WORK TO COMPLETE
Echo everything from the start of the entries down to the line containing "<instances>", including that line, and leave the pictures out of your answer.

GIVEN ENTRIES
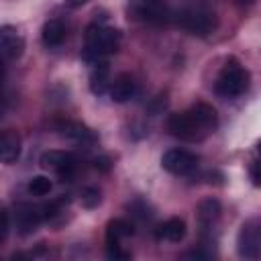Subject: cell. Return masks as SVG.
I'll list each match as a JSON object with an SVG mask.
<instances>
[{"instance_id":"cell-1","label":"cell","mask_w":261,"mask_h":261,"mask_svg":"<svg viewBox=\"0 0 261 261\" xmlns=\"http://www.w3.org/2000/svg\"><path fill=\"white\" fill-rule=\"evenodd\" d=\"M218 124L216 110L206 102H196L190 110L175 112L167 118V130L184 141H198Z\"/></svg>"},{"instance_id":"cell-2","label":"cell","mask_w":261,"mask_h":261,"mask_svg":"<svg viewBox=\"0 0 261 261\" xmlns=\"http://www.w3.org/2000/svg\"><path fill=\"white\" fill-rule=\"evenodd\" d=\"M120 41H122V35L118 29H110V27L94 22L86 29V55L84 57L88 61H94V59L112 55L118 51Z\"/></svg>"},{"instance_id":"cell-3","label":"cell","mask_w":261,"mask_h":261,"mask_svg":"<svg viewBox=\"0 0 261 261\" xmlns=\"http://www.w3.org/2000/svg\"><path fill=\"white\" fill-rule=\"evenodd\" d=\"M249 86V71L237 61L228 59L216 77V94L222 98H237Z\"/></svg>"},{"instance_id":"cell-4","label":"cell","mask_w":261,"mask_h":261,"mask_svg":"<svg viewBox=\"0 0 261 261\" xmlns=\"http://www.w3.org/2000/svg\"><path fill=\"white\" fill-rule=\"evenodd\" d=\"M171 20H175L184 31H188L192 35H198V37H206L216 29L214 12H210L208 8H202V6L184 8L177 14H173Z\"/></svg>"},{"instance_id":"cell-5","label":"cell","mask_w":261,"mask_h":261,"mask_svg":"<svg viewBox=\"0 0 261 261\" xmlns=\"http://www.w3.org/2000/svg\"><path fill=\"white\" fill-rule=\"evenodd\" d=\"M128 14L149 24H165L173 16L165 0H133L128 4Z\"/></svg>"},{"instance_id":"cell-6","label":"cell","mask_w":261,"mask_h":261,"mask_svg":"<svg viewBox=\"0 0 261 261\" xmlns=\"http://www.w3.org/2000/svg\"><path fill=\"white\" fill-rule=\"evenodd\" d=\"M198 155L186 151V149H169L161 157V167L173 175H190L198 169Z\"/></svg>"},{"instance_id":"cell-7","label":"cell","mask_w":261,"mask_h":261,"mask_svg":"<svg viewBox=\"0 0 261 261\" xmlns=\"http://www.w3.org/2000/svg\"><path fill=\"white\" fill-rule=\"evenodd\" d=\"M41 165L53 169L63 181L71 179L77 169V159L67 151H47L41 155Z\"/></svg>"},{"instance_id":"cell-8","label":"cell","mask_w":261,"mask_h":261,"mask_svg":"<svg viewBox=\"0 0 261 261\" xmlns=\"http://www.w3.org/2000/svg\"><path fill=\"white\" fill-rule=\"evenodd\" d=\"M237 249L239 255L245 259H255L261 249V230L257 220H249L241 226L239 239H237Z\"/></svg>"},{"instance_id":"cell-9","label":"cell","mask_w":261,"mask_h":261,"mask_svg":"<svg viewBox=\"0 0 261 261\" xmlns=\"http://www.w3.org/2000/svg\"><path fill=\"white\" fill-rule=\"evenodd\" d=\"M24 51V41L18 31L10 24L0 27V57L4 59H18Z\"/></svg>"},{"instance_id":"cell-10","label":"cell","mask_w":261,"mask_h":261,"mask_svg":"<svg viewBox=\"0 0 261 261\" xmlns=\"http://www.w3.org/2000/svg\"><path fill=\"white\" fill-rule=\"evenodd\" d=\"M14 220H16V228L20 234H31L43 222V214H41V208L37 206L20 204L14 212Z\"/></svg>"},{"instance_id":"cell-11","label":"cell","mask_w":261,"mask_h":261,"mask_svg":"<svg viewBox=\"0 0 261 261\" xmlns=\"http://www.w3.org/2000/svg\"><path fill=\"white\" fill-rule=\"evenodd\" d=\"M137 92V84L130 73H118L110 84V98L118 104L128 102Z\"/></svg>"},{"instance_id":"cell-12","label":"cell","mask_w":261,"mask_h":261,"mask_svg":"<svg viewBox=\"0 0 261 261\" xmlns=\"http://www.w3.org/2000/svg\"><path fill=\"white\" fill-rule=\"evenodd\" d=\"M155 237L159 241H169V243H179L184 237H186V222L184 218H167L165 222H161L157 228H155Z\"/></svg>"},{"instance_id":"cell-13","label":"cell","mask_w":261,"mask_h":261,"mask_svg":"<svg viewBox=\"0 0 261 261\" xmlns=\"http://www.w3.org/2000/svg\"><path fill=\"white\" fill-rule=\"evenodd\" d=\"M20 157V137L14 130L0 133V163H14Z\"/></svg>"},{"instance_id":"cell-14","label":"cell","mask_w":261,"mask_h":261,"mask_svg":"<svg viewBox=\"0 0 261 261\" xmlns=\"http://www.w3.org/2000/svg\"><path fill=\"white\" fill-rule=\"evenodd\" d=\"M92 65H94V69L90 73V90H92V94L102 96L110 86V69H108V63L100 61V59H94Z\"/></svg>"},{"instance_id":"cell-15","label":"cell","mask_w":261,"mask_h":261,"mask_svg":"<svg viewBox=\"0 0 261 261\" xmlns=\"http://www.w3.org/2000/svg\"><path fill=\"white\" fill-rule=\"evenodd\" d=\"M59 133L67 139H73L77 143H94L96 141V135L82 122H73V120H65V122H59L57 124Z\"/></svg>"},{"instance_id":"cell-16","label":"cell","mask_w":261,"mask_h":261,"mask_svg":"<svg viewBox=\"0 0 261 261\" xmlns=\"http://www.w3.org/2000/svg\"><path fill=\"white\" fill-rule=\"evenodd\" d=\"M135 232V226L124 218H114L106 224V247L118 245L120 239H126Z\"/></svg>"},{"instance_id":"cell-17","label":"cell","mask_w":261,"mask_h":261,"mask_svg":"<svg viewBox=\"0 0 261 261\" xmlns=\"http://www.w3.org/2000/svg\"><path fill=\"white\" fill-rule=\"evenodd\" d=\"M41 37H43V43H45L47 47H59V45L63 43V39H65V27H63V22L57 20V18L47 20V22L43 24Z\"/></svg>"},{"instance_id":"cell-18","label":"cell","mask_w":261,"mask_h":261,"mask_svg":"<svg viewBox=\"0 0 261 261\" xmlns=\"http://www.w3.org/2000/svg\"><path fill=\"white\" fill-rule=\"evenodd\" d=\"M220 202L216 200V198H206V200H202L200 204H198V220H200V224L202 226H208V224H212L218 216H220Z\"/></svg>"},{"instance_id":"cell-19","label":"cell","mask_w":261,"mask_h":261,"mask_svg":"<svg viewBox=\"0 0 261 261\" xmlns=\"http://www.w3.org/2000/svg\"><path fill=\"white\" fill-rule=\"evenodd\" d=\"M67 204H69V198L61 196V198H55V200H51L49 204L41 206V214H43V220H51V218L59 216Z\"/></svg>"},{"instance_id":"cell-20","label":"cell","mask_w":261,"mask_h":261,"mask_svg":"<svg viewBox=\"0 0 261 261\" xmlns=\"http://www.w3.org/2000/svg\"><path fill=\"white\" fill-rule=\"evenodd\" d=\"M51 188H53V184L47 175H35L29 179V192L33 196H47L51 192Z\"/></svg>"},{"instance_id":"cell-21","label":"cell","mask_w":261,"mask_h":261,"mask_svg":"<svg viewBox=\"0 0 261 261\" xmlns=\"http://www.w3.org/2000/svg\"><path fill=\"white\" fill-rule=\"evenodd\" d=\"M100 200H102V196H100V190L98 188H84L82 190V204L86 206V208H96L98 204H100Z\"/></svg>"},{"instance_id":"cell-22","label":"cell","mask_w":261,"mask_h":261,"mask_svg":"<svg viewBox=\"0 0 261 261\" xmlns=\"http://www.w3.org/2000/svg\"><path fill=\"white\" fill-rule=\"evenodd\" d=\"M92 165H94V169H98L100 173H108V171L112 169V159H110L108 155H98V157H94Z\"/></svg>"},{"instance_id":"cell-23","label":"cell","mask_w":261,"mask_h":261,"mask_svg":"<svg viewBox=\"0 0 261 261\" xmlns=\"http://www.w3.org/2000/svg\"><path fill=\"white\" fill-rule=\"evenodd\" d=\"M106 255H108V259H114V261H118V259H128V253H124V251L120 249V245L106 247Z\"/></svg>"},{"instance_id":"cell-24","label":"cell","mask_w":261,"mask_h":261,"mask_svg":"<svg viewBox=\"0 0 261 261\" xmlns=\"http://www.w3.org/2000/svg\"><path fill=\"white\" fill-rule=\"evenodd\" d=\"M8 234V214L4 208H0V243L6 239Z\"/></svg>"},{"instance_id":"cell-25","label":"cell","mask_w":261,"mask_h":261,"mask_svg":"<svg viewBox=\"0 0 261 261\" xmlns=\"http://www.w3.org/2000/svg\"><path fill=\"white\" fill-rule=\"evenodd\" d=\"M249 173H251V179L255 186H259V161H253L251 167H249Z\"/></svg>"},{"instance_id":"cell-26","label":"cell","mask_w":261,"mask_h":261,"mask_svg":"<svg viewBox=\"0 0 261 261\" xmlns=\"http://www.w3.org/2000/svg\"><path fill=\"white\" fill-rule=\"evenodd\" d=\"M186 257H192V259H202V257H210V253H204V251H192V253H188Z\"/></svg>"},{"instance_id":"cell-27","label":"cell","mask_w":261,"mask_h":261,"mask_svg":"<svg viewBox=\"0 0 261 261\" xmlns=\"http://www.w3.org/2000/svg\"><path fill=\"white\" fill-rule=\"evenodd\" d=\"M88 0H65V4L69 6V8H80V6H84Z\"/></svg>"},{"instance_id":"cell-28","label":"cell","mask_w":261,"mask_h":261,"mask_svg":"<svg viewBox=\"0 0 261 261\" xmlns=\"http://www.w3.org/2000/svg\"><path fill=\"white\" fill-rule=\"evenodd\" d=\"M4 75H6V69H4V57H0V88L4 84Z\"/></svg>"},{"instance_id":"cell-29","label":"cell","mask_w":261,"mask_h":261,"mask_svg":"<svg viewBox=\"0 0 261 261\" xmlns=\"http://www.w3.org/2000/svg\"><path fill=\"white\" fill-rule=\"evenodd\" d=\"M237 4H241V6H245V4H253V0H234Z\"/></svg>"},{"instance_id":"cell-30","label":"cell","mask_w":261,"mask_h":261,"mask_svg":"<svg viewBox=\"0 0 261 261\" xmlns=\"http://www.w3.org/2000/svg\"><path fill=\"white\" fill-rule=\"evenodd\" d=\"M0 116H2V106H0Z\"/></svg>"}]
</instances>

EXERCISE ANSWER
Subject: cell. Return masks as SVG.
I'll list each match as a JSON object with an SVG mask.
<instances>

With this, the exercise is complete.